Company directors typically operate under the protective umbrella of limited liability, which shields their personal assets from the company’s creditors.
However, under Australian law, there are specific circumstances in which directors can become personally liable for the debts incurred by their company.
The Corporations Act 2001 (Cth) lays out the primary legislative framework governing the duties and responsibilities of company directors in Australia. Generally, directors are not personally responsible for the debts of the company or which they act as a director; however, there are exceptions to this rule:
One of the most significant risks of personal liability arises from insolvent trading. Under section 588G of the Corporations Act, directors are prohibited from incurring new debts if the company is insolvent or becomes insolvent by incurring the debt. Insolvency here refers to the inability of the company to pay all its debts as and when they become due and payable.
If a director allows the company to incur debts when the company is insolvent, they can be held personally liable for these debts. Moreover, penalties for insolvent trading can include financial penalties and criminal charges, particularly if dishonesty is found to be a factor.
Directors often provide personal guarantees to secure financing or business leases, which can create personal liability. If the company fails to meet its obligations under such agreements, the director can be held personally liable to the extent of the guarantee. It is essential for directors to fully understand the terms and implications of any personal guarantee they sign.
The Australian Taxation Office (ATO) can issue Director Penalty Notices to recover unpaid company tax liabilities, including PAYG withholding amounts and superannuation guarantee charges.
Directors can become personally liable for these amounts if they fail to ensure the company meets these tax obligations. Importantly, directors cannot avoid liability by resigning, and newly appointed directors have a limited time window to address any liabilities inherited from previous management.

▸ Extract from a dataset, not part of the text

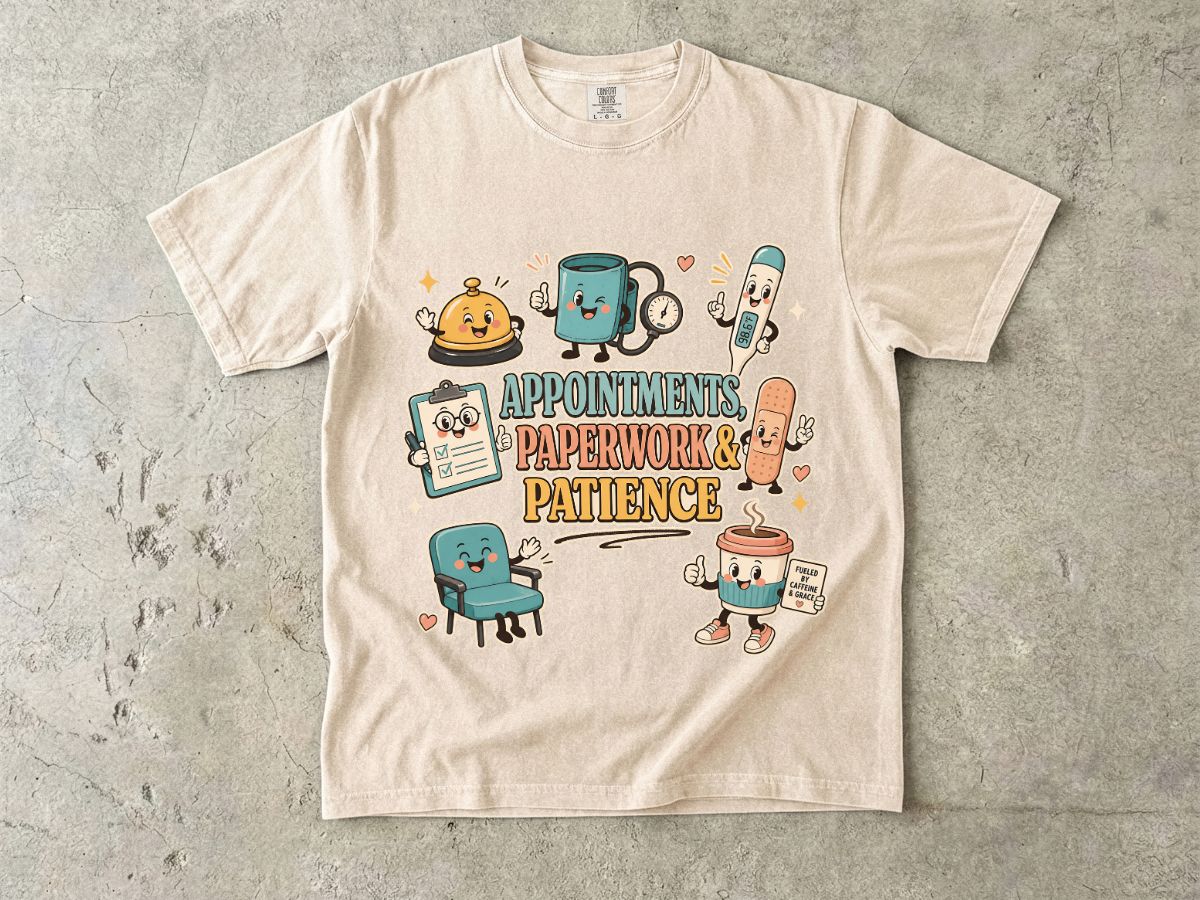 Appointments, Paperwork & Patience T-Shirt — Cute Desk Supplies Graphic Tee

Directors are also bound by statutory duties under the Corporations Act, including the duty to act with due care and diligence, to act in good faith in the best interests of the company, and not to improperly use their position or information. Breaching these duties can lead to personal liability if the breach leads to financial losses for the company.
Specific statutes, such as environmental protection laws, can impose personal liabilities on directors for offences committed by the company. For example, if a company causes environmental harm, directors may be personally liable if they authorised or permitted the offending conduct.
To mitigate the risks of personal liability, directors should:
Ensuring that they are aware of the financial status of the company at all times.
Consulting with legal and financial advisors to understand their risks and responsibilities.
Establishing and maintaining strong internal controls and compliance systems.
While the role of a director can be rewarding, it comes with significant responsibilities and potential liabilities.
Understanding these liabilities and taking proactive steps to manage them is crucial for every director.
By maintaining high standards of corporate governance and compliance, directors can not only fulfil their duties effectively but also protect themselves from personal liability.
This comprehensive approach not only helps in safeguarding personal assets but also contributes to the overall health and sustainability of the company they direct.